Dr. Jago did as he was requested, and then sat down and waited. Turning on him with startling suddenness, the sick man seized him by the wrist with a grip of iron, to pull him closer, and spoke with a grim earnestness.
"Look here, Jago, it's not of any use your telling me, or a thousand other doctors, that I shall not live to see April. I must and will live till then, and you must see that I do: you must keep me in life. Man! you stare as if I were asking you to kill me, instead of to cure me."
Dr. Jago tried to smile. He evidently doubted whether he had to deal with a lunatic.
"Pardon me, Mr. Denison," he said, "but in your condition you must avoid excitement. Perfect quiet is your greatest safeguard."
The sick man shrugged his shoulders.
"Well, well, you are perhaps right.
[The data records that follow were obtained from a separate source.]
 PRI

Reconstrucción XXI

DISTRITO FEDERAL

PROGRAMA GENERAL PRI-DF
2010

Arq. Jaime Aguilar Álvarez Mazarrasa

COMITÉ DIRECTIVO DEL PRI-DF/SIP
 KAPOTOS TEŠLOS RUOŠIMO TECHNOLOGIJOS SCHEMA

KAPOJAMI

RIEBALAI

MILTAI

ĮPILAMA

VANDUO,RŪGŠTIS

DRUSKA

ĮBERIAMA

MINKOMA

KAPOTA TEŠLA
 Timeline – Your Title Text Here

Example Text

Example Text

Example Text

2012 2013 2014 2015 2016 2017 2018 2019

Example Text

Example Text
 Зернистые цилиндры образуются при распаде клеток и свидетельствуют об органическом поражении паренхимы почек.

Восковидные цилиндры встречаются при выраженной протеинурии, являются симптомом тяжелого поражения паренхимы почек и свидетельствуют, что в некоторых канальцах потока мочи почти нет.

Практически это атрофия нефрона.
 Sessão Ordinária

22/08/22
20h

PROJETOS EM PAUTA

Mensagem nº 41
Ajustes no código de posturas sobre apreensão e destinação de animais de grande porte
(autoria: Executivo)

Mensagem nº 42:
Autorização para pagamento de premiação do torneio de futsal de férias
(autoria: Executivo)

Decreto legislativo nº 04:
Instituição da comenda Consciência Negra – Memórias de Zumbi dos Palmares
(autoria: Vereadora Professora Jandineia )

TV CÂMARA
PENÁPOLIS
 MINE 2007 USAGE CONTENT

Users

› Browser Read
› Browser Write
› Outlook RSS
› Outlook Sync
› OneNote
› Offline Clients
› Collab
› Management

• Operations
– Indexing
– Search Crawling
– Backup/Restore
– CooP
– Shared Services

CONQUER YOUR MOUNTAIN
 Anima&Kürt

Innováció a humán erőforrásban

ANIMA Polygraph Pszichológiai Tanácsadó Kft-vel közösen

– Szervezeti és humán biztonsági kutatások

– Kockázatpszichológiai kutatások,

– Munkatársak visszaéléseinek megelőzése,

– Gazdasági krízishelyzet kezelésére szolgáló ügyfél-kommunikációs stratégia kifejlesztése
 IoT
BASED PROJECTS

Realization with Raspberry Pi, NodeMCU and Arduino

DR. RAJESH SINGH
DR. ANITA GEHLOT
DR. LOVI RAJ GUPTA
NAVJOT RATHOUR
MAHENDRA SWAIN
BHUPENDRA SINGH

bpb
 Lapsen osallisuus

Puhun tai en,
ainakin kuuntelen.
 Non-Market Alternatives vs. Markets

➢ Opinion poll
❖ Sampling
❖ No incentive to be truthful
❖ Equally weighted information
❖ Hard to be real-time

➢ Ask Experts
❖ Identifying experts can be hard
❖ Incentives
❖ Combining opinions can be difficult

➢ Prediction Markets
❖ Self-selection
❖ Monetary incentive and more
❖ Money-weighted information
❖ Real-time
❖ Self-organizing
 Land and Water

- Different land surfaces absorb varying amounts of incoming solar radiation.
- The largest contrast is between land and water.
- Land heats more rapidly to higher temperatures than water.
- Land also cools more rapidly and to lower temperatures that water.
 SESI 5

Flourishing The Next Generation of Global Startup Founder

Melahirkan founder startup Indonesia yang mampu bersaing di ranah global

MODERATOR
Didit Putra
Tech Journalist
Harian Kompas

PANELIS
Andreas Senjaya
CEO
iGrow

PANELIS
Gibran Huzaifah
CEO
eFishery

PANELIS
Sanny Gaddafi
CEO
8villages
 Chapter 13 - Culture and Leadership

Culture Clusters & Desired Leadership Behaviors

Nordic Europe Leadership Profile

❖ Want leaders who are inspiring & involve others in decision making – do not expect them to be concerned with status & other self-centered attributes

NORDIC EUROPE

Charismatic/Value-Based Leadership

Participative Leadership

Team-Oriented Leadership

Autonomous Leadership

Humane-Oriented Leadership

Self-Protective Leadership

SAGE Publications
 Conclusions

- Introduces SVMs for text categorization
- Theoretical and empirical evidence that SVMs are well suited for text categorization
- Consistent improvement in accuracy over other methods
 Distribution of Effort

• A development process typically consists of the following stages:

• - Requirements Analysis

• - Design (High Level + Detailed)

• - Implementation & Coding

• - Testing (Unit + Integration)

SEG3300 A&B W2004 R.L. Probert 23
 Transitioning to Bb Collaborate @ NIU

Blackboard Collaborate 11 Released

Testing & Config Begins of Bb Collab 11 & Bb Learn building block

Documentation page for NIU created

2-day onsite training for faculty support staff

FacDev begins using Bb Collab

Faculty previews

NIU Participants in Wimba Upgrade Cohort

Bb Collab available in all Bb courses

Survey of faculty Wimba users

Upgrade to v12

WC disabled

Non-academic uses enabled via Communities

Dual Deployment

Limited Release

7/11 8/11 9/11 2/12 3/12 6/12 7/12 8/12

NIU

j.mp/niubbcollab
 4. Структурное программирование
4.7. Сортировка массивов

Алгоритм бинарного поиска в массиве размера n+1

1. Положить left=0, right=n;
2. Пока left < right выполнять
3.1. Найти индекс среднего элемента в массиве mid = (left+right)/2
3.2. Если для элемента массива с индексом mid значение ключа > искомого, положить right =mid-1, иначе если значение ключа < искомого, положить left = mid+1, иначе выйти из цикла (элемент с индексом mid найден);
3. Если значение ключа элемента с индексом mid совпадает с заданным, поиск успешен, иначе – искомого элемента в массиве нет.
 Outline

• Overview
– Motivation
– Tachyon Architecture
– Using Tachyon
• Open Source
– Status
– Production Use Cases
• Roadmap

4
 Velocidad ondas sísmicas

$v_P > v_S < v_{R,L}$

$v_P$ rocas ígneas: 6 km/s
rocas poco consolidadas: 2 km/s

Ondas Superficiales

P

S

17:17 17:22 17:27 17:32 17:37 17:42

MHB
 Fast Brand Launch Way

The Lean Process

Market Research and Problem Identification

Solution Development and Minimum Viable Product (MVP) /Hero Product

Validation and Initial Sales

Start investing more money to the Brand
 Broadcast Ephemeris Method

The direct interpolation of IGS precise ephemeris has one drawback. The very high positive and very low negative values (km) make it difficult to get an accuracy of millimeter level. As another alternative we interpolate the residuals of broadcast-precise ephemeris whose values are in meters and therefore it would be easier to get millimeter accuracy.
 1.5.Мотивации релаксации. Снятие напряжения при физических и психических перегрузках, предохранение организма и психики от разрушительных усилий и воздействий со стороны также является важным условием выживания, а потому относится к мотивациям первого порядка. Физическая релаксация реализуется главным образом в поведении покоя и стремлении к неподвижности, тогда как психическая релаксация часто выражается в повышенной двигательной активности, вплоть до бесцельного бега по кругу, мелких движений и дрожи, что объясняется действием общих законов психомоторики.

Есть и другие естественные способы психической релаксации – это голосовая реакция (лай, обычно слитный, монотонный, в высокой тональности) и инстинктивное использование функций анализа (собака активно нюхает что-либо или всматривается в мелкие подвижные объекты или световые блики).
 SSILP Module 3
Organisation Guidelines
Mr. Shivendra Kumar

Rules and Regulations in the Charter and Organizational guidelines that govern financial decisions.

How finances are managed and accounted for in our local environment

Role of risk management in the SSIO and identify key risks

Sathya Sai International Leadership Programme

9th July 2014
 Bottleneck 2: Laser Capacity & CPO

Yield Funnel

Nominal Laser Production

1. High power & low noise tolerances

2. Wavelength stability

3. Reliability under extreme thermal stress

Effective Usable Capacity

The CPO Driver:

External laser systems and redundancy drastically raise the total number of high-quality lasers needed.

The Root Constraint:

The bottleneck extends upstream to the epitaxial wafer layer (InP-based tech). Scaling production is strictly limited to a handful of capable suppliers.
You know my young secretary--Hubert Stone?"
"A little."
"And I dare say you think him a shrewd, clever young fellow, eh! But he is more clever than you think for, and has dabbled in many a curious science; medicine for one. He--listen, Mr. Physician--he has suggested a mode of treatment by which he believes I may be kept alive. Come now."
Dr. Jago's face expressed a mixture of surprise and incredulity not unmingled with sarcasm. Mr. Hubert Stone would indeed be a very clever gentleman if he could keep life in a dying man.
"I do not know of any such treatment, Mr. Denison."